Students wasting time on testing is a way to collect data to be sold. It is also a way to unfairly stigmatize poor students, ELLs and classified students. Standardized testing serves corporate interests more than it serves students.
The students are working for the testing and privatization industries instead of having the adults work for the students. Giving the tests benefits the adults. “Students first!”
LCT-Thanks for your wise, student centered comments. Your students are fortunate to have you in their corner.

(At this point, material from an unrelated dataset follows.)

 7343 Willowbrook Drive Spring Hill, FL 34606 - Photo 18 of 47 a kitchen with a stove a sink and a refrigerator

The American Prospect has provided an excellent, long-overdue agenda of what can begin curing this ailing nation, but Mr. Biden is apparently bristling at the Prospect’s Day 1 Agenda suggestions:
“Apparently, Biden isn’t thrilled about the trajectory of this discussion. On a call with civil rights leaders leaked to the press last week, Biden flashed some anger at the idea that he has the ability to make great strides for the American people even if Congress balks. “There’s some things that I’m going to be able to do by executive order,” Biden acknowledged, stating that he would “use it to undo every single damn thing this guy [Donald Trump] has done by executive authority.” But, he quickly added, “executive authority that my progressive friends talk about is way beyond the bounds … Not within the constitutional authority. I am not going to violate the Constitution.”
https://prospect.org/day-one-agenda/joe-biden-is-unhappy-about-the-day-one-agenda/
Reblogged this on Crazy Normal – the Classroom Exposé and commented:
Will President Biden do anything to fix the public education mess started by President Reagan’s lies in his “A Nation at Risk” Report, and continued with Bush #1, Clinton, Bush #2, Obama, and Trump?

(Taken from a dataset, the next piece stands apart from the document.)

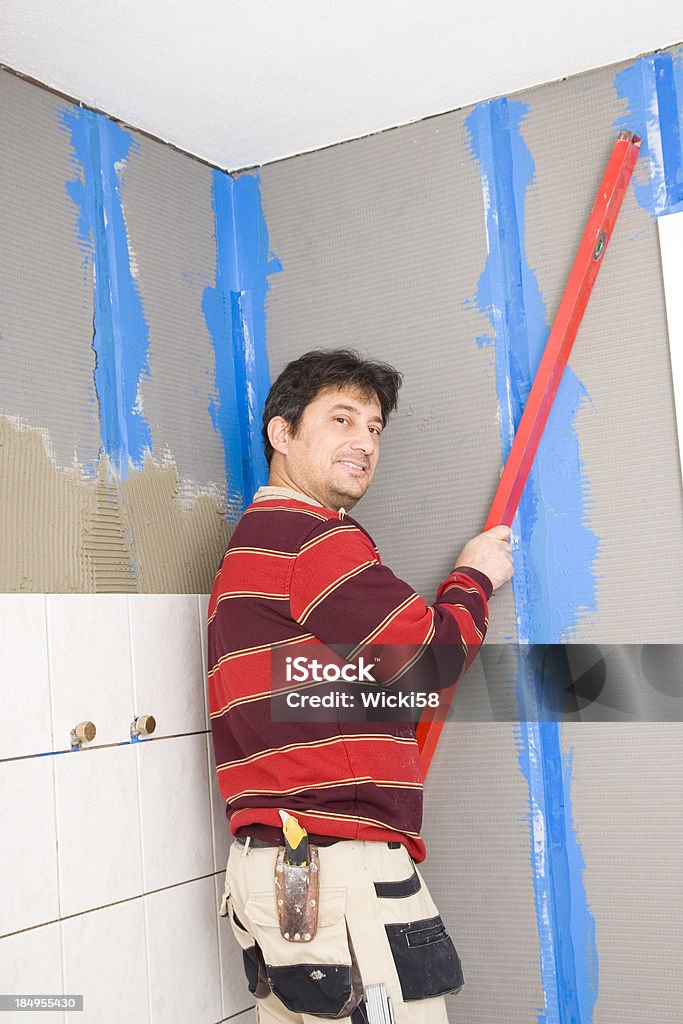 Tile Setter Powder Friendly Tile Setter At Work Stock Photo - Download Image Now - Adult ...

The United States once had a public education system that was the envy of the world. Even China sent people to study our K-12 public education system to learn how to improve public education in China. But that was before Bush #2 declared total war on K through college public education that every president since has continued.
It’s time to rebuild America’s public education system from Kindergarten on up.
First, President Biden must support teachers’ unions and put teachers in charge of decisions in the classrooms just like Finland does.
Lloyd:
I can only say that my greatest hope is that this will not be another 4 years of an Obama presidency. Just as we could not stand another 4 years of it45, neither can we survive the failed & punishing educational (not to mention Wall Street) policies of the Obama Administration.
Given the chance of a lifetime to change, REALLY CHANGE & restore public education to its best intents & purposes, the O.A. made things MUCH, MUCH worse. Charter schools were praised–even given a week of glorification–the same week that was “Educators Week” for public schools educators! Central Falls H.S. was publicly shamed by the O.A.. (this was even worse that Wm. Bennett coming to Chgo., holding a press conference in front of one its most expen$$$ive hotel$ (where W.B. was probably a “guest,” paid for by–us), pointing a finger, saying, “Chicago has the WORST schools in the nation!” & then…leaving &, later, doing nothing to help.
I think the first thing that needs to be done is to end “standardized” testing forever. That, alone, will release all the $$$$$ we need for all the things we need (lower class size, textbooks, libraries & librarians, more school nurses, social workers, psychologists, T.A.s, teachers, building improvements, etc.). Then teachers WILL, again, be able to teach–no more curriculum dictated to us by tests.